Tekstfragment:
Samenvatting van de ontvangen en gebruikte adviezen
Uit het advies over de toestand van het visbestand in 2007 blijkt dat het bestand enigszins wordt overbevist in verhouding tot de maximale duurzame opbrengst. De wetenschappelijke instanties pleiten voor exploitatieregels gebaseerd op een methode waarbij de totaal toegestane vangsten (TAC's) voor dit bestand worden vastgesteld op een wijze die verenigbaar is met hoge opbrengsten en duurzame bevissing. Het orgaan dat de belanghebbenden vertegenwoordigt (de regionale adviesraad voor de pelagische bestanden) heeft in een officieel advies verklaard dat het meerjarenplan moet worden aangenomen mits enkele technische kwesties worden opgelost.

Invoergegevens:
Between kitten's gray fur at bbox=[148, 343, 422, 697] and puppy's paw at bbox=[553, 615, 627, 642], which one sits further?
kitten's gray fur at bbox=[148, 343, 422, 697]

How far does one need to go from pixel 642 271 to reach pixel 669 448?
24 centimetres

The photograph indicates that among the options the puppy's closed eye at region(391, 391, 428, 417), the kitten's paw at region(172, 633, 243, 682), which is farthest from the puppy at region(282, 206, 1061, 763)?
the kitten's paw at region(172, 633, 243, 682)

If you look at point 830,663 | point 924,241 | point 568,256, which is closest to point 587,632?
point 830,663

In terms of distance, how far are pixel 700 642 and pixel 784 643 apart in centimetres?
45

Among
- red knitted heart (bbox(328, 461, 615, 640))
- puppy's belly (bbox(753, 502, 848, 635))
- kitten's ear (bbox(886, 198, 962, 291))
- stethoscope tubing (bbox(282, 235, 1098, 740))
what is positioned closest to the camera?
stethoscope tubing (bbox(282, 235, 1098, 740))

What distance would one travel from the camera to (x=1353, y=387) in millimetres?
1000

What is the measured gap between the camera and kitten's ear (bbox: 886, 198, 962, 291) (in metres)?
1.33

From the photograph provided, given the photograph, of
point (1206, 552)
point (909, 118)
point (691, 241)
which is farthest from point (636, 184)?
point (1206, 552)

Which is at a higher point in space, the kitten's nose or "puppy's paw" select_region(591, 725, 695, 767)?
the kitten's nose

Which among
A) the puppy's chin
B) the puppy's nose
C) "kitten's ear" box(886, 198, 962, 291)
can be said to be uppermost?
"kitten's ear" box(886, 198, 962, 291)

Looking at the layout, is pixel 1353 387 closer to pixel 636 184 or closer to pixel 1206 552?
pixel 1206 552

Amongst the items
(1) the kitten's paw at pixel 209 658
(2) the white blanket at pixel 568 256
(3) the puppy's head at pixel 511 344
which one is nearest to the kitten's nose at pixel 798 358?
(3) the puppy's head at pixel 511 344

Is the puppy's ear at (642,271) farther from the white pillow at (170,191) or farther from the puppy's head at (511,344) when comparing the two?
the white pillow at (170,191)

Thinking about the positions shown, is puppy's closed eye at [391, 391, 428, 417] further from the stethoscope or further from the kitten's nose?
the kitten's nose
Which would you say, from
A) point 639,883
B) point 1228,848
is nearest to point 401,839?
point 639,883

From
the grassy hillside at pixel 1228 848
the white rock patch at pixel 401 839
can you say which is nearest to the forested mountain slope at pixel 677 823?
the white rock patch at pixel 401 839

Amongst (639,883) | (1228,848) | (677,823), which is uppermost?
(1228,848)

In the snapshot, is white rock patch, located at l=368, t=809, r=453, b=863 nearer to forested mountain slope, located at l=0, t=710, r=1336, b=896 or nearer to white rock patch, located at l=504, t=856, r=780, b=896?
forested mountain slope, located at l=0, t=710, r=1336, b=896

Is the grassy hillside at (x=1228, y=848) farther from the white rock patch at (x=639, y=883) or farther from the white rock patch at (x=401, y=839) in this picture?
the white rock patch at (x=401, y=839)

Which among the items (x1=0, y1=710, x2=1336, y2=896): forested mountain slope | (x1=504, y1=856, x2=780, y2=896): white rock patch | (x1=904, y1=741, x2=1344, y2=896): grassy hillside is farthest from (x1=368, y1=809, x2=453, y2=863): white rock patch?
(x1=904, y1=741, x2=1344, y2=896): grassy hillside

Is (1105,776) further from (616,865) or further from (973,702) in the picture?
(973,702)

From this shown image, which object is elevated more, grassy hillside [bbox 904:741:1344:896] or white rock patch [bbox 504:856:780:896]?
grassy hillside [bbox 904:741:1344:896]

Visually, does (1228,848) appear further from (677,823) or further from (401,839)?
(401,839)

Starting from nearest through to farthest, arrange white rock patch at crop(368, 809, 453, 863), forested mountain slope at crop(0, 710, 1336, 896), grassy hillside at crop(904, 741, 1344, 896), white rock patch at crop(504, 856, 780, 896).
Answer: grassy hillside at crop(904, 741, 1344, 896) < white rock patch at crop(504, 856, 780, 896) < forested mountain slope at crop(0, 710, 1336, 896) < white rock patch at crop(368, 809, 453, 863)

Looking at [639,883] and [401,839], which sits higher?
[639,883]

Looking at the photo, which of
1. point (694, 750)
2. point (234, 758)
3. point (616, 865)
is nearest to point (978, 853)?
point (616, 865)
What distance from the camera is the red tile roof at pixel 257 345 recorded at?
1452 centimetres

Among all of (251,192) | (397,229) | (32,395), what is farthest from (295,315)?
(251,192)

Opgave: Neem uit het tekstfragment over het visbestand woordelijk het stuk over van "Samenvatting van de" tot en met "kwesties worden opgelost.". De rijen houden geen verband met het tekstfragment.

Uitwerking opgave:
Samenvatting van de ontvangen en gebruikte adviezen
Uit het advies over de toestand van het visbestand in 2007 blijkt dat het bestand enigszins wordt overbevist in verhouding tot de maximale duurzame opbrengst. De wetenschappelijke instanties pleiten voor exploitatieregels gebaseerd op een methode waarbij de totaal toegestane vangsten (TAC's) voor dit bestand worden vastgesteld op een wijze die verenigbaar is met hoge opbrengsten en duurzame bevissing. Het orgaan dat de belanghebbenden vertegenwoordigt (de regionale adviesraad voor de pelagische bestanden) heeft in een officieel advies verklaard dat het meerjarenplan moet worden aangenomen mits enkele technische kwesties worden opgelost.